Şimdiyse, tam olarak ne kadar fazla şey olduğunu bulmaya başlıyoruz. Güneş Sistemi’ndeki en büyük asteroit ve bize Neptün’den daha yakın tek cüce gezegen olan Ceres, Mars ile Jüpiter arasındaki asteroit kuşağında yer alıyor.
Dawn ile toplanan veriler üzerinde yapılmış yeni bir analize göre Ceres, bir okyanus dünyası. Yüzeyinin altında, cüce gezegenin tamamını kapsıyor olabilecek tuzlu bir su kütlesi var.

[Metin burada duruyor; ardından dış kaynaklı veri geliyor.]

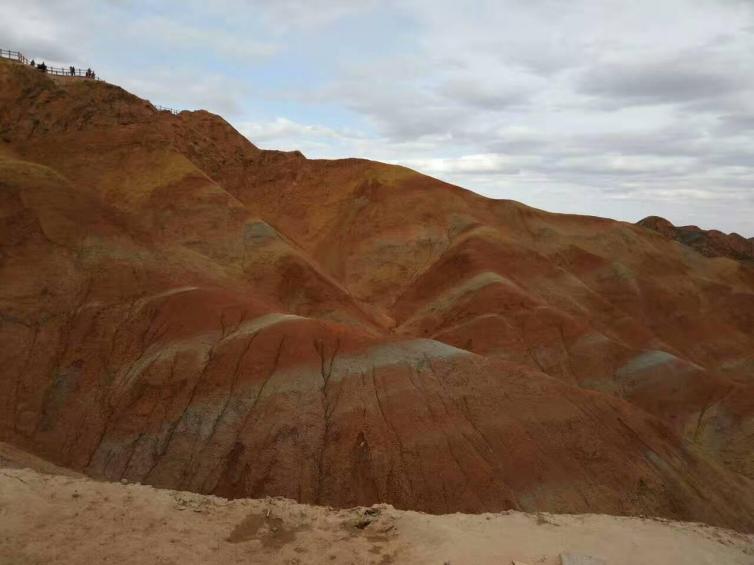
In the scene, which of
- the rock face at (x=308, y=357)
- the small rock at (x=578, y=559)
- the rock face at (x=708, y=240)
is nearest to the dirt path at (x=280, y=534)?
the small rock at (x=578, y=559)

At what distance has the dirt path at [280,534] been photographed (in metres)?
10.6

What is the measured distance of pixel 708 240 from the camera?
8200 centimetres

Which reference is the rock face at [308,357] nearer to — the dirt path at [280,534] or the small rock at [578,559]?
the dirt path at [280,534]

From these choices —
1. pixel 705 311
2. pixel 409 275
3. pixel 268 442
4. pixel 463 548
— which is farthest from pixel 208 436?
pixel 705 311

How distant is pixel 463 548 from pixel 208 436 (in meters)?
13.1

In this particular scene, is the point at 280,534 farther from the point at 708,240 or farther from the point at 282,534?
the point at 708,240

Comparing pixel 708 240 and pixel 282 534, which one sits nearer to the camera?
pixel 282 534

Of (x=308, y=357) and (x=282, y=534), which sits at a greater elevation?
(x=308, y=357)

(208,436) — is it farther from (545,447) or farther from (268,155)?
(268,155)

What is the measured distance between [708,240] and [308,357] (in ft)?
247

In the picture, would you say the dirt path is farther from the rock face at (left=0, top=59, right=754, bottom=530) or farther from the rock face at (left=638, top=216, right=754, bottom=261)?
the rock face at (left=638, top=216, right=754, bottom=261)

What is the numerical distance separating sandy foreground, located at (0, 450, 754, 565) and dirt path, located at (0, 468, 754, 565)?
20 mm

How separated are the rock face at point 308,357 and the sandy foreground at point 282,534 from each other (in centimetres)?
739

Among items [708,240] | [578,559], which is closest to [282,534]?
[578,559]
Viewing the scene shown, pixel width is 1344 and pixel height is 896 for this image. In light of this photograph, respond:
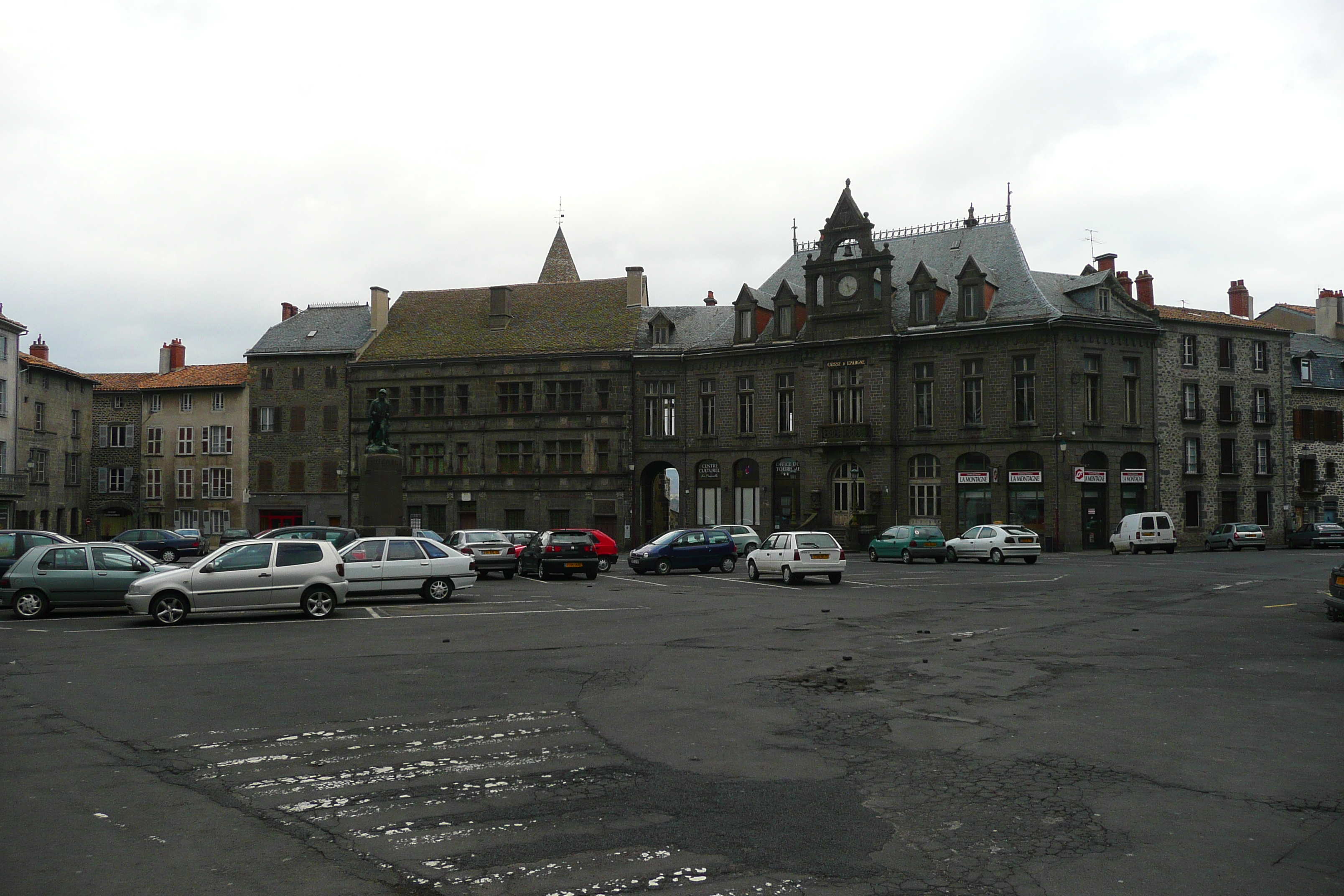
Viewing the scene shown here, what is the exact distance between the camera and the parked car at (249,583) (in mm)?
18516

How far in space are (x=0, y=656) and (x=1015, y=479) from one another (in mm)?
42080

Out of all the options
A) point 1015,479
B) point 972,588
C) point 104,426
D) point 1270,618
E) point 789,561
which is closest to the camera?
point 1270,618

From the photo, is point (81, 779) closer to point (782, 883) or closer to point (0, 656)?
point (782, 883)

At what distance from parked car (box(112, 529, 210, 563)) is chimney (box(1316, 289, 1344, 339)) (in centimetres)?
6290

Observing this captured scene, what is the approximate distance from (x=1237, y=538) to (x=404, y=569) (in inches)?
1596

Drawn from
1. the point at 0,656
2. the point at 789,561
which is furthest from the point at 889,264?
the point at 0,656

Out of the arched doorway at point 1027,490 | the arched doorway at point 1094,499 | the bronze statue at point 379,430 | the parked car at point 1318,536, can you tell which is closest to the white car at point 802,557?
the bronze statue at point 379,430

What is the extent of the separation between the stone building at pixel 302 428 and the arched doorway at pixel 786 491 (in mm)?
24719

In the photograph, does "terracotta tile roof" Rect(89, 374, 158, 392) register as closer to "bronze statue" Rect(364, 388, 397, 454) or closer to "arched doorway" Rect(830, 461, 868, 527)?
"bronze statue" Rect(364, 388, 397, 454)

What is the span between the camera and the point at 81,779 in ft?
25.7

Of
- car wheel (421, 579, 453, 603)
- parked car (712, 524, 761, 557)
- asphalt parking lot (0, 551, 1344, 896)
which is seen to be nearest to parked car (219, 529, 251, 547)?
parked car (712, 524, 761, 557)

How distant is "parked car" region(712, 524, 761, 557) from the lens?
42938 mm

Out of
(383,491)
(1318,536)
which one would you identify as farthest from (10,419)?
(1318,536)

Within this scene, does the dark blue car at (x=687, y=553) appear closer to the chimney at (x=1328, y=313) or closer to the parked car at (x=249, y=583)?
the parked car at (x=249, y=583)
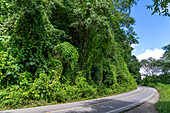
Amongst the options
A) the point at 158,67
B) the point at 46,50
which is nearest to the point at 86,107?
the point at 46,50

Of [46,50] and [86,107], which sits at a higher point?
[46,50]

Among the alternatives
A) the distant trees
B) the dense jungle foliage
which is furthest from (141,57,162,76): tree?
the dense jungle foliage

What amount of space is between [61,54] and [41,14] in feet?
11.0

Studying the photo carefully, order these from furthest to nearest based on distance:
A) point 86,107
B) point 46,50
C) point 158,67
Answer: point 158,67 → point 46,50 → point 86,107

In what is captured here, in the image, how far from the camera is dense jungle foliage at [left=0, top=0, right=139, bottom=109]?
23.7 feet

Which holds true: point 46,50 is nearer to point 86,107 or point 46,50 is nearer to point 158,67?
point 86,107

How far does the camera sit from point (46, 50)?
9.45m

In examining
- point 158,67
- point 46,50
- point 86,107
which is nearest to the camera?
point 86,107

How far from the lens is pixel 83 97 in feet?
35.2

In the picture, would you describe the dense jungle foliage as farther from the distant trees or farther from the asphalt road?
the distant trees

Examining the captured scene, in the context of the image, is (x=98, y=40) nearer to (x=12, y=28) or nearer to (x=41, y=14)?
(x=41, y=14)

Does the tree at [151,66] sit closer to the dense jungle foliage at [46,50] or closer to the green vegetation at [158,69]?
the green vegetation at [158,69]

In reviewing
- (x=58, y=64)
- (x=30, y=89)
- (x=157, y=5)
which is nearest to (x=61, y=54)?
(x=58, y=64)

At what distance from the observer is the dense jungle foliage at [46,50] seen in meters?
7.21
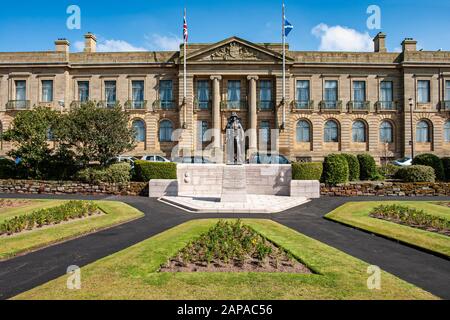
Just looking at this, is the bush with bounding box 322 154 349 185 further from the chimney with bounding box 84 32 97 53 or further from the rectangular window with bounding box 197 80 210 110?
the chimney with bounding box 84 32 97 53

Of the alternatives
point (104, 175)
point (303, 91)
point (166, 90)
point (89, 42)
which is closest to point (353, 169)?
point (104, 175)

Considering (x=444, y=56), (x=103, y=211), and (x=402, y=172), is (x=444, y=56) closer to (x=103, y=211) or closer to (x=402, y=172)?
(x=402, y=172)

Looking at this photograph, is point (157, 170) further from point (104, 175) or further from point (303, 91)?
point (303, 91)

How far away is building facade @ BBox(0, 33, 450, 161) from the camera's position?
1526 inches

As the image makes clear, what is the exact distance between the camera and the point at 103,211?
14.3 metres

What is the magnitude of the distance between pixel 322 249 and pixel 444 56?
143ft

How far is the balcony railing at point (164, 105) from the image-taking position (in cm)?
3888

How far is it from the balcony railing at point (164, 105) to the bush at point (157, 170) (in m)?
19.5

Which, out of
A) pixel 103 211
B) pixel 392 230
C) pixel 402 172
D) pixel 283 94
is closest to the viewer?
pixel 392 230

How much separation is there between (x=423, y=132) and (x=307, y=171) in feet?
93.7

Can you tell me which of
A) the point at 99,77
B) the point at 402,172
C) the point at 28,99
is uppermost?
the point at 99,77

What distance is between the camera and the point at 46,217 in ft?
37.9

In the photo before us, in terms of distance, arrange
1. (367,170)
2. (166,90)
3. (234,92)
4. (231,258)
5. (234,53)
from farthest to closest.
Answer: (166,90)
(234,92)
(234,53)
(367,170)
(231,258)
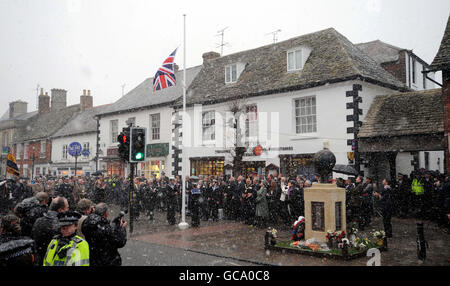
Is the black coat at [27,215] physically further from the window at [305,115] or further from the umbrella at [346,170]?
the window at [305,115]

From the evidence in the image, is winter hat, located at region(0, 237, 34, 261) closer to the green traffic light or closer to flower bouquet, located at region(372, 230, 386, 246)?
flower bouquet, located at region(372, 230, 386, 246)

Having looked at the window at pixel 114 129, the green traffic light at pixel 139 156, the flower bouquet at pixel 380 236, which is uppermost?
the window at pixel 114 129

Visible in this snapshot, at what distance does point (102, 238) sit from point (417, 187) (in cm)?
1350

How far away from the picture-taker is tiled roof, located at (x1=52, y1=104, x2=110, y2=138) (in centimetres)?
3534

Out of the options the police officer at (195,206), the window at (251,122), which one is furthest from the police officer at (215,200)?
the window at (251,122)

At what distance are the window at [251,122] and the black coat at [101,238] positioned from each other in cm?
1617

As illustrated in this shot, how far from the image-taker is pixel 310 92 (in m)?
18.6

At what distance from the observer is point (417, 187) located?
14.7m

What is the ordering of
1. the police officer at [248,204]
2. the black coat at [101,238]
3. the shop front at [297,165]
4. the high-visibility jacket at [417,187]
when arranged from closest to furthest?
the black coat at [101,238] < the high-visibility jacket at [417,187] < the police officer at [248,204] < the shop front at [297,165]

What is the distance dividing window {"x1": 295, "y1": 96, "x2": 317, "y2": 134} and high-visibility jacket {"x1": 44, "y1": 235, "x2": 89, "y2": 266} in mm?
15940

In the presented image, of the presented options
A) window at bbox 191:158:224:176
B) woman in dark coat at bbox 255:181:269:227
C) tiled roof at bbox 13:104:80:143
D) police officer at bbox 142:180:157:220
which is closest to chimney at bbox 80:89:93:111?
tiled roof at bbox 13:104:80:143

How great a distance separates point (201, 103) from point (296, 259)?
52.0 feet

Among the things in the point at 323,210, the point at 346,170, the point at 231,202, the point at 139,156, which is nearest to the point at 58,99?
the point at 231,202

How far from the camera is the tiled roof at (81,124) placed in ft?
116
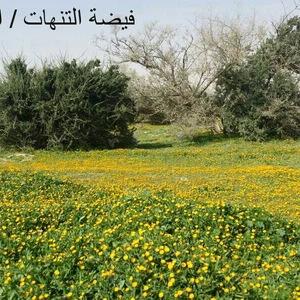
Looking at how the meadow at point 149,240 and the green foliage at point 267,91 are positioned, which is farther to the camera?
the green foliage at point 267,91

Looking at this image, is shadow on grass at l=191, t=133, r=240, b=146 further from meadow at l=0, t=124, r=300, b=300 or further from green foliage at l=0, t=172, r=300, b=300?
green foliage at l=0, t=172, r=300, b=300

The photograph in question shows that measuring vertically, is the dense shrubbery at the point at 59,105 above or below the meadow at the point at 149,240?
above

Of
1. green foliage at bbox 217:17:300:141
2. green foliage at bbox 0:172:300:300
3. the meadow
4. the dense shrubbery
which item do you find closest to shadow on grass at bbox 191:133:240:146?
green foliage at bbox 217:17:300:141

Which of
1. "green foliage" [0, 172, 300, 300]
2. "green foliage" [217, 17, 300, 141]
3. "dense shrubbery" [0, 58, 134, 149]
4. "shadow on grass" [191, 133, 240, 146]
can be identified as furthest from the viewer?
"shadow on grass" [191, 133, 240, 146]

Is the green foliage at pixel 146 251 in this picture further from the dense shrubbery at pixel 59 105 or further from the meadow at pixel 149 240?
the dense shrubbery at pixel 59 105

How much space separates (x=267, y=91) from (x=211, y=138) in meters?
3.36

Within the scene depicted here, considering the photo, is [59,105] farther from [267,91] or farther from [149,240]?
[149,240]

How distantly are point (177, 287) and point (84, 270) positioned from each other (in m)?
1.00

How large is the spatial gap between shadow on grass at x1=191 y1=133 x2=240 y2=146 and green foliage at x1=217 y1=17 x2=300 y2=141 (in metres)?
0.35

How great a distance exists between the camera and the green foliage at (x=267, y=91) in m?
17.4

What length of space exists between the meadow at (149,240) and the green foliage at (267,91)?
8425mm

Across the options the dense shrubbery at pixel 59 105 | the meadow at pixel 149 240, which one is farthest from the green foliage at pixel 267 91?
the meadow at pixel 149 240

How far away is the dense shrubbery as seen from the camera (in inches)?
598

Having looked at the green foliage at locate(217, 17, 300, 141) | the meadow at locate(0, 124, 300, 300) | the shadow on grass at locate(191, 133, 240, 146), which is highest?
the green foliage at locate(217, 17, 300, 141)
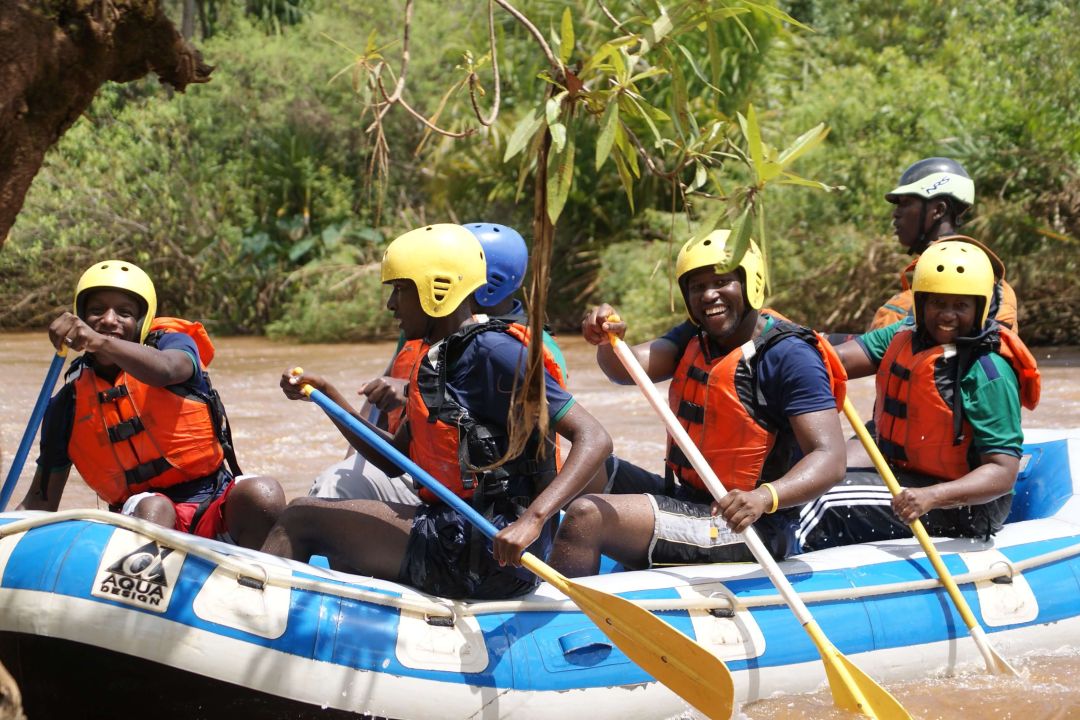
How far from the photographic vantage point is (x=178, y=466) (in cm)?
412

Bu keşif, muhtemel yaşanabilirliğini değerlendirmek ve belki de dünya dışı yaşamın işaretlerini aramak üzere; Ceres’te daha detaylı çalışma yapmak için yeni bir görev göndermenin önemini vurguluyor.
Her şey 2015 yılının başlarında, Dawn Ceres’in yörüngesinde yapacağı üç yıllık görev için bölgeye bile ulaşmadan önce başlamıştı. Araştırma aracı, cüce gezegenin üzerinde bulunan 20 milyon yıl yaşındaki çarpışma krateri Occator’da, facula adı verilen ve anormal şekilde parlak olan lekeler keşfetmişti.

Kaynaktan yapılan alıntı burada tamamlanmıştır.